Customers have four primary equipment finance options available to them:
Commercial Hire Purchase
This is ideal for a customer who is looking to own the goods
through the term, expense the depreciation and interest portions
and own the goods at the end of the term for whatever residual
value the customer would like. CHP is ideal for goods that the
customer would like to own via a financial balloon payment.
Financial Lease
Well suited to a customer that would like to expense the entire
lease payment and may want to own the goods at the end of the
term. This option provides for a certain residual value that will
be an approximation of the market value of the goods at the end of
the term.
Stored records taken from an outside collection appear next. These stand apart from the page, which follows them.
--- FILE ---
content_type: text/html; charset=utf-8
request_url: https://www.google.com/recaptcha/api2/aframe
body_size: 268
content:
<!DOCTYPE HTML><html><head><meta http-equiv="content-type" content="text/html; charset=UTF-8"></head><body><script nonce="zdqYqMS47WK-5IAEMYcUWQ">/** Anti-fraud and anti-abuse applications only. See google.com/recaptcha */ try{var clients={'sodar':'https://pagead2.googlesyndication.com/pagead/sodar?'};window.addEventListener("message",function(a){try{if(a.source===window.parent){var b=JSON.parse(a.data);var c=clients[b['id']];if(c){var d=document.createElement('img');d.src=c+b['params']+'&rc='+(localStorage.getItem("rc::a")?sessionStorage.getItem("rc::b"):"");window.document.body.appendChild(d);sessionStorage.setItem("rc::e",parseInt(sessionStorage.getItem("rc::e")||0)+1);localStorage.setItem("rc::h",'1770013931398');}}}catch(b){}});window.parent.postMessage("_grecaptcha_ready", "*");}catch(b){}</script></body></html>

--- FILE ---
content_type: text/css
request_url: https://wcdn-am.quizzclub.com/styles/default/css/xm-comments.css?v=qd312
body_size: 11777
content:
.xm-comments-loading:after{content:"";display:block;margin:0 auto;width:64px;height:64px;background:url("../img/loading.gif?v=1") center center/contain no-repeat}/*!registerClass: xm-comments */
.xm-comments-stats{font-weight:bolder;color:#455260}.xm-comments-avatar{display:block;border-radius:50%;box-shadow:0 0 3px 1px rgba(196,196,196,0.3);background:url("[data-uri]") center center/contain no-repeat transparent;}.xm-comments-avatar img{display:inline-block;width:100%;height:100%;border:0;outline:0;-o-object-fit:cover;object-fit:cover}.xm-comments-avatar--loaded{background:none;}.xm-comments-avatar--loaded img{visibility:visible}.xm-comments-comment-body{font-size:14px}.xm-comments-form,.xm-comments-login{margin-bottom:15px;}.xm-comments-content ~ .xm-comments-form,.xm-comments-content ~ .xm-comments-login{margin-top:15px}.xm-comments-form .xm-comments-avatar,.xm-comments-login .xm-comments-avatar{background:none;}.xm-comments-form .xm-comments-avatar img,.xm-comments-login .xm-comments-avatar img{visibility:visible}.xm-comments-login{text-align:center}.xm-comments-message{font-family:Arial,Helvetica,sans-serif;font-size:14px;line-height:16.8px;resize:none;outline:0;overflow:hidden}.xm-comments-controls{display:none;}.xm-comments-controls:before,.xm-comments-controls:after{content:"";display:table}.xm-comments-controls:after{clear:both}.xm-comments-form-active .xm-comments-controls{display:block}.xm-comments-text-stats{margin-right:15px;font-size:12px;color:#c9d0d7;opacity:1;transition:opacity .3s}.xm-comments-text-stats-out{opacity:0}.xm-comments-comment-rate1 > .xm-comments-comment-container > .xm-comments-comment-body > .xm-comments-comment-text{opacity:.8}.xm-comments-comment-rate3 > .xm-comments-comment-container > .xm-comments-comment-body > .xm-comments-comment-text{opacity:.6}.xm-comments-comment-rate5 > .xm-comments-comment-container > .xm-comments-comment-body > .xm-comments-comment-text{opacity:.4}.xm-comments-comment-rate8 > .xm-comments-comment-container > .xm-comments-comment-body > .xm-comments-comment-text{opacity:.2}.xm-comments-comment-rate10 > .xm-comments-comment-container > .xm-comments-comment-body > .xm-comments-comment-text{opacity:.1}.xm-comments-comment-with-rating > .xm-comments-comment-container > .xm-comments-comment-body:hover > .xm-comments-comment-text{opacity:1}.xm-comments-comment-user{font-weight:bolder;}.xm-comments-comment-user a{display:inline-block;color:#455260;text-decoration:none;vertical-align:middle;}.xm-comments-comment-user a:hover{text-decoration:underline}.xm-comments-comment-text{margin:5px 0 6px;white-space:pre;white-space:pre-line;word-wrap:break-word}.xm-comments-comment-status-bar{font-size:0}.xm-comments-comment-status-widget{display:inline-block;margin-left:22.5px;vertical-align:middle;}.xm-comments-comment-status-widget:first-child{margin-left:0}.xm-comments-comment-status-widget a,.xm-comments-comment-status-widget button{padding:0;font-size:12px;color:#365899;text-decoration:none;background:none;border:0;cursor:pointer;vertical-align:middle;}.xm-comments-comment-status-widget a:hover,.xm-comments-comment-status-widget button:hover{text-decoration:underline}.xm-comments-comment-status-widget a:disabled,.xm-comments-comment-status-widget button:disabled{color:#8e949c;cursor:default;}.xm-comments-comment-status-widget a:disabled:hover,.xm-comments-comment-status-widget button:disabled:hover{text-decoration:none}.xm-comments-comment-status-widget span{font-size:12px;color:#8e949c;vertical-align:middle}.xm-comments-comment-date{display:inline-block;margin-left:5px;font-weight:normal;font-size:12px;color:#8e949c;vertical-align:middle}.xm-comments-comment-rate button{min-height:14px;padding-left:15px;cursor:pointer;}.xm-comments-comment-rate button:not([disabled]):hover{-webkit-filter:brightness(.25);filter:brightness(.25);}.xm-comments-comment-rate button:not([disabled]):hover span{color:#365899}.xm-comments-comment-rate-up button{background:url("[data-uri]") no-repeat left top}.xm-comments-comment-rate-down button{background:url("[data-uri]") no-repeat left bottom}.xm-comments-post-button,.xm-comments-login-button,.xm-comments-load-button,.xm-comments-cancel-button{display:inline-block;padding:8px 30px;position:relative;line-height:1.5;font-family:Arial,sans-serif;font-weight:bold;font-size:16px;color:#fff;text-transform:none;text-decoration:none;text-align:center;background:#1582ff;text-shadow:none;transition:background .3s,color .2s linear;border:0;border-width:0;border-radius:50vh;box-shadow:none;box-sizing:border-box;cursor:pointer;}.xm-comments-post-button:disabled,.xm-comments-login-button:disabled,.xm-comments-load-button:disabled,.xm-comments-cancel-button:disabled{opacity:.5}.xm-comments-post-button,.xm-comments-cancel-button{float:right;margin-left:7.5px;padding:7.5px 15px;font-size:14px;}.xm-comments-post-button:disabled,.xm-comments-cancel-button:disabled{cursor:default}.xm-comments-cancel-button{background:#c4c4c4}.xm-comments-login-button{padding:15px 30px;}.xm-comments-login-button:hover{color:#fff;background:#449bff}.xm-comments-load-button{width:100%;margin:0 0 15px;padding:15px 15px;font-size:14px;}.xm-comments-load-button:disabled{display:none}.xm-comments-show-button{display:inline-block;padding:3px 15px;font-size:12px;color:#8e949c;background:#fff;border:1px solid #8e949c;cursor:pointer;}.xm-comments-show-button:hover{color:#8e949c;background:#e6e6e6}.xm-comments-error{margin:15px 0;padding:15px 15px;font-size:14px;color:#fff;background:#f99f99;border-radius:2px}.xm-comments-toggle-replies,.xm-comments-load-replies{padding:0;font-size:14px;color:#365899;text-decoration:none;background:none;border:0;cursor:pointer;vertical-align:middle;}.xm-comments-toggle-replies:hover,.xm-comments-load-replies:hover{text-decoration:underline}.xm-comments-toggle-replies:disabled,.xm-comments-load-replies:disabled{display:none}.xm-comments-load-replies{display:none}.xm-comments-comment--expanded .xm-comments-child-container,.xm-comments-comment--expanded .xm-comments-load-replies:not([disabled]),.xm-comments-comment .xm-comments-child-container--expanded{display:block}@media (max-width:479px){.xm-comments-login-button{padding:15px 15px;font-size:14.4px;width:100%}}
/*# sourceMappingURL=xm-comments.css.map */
A Financial Lease is ideal for goods that will likely be
turned over at the end of the term.
Operating Lease
Similar to a rental agreement, the customer expenses the payments
in full and then looks to either hand the goods back at the end of
the term with no residual obligation, may look to upgrade or mat
even look to continue to lease the goods if they still have an
application. Operating Lease is ideal for goods that will be
turned over either before or at the end of the term, like IT and
peripherals.
Term Loan
This is a simple loan facility with no balloon payment. The end
result is ownership of the goods.
Any facility can be structured to meet the needs of the customer
and this includes the ability to bundle all costs into the
facility. These costs usually include, but are not limited to,
servicing, maintenance and installation.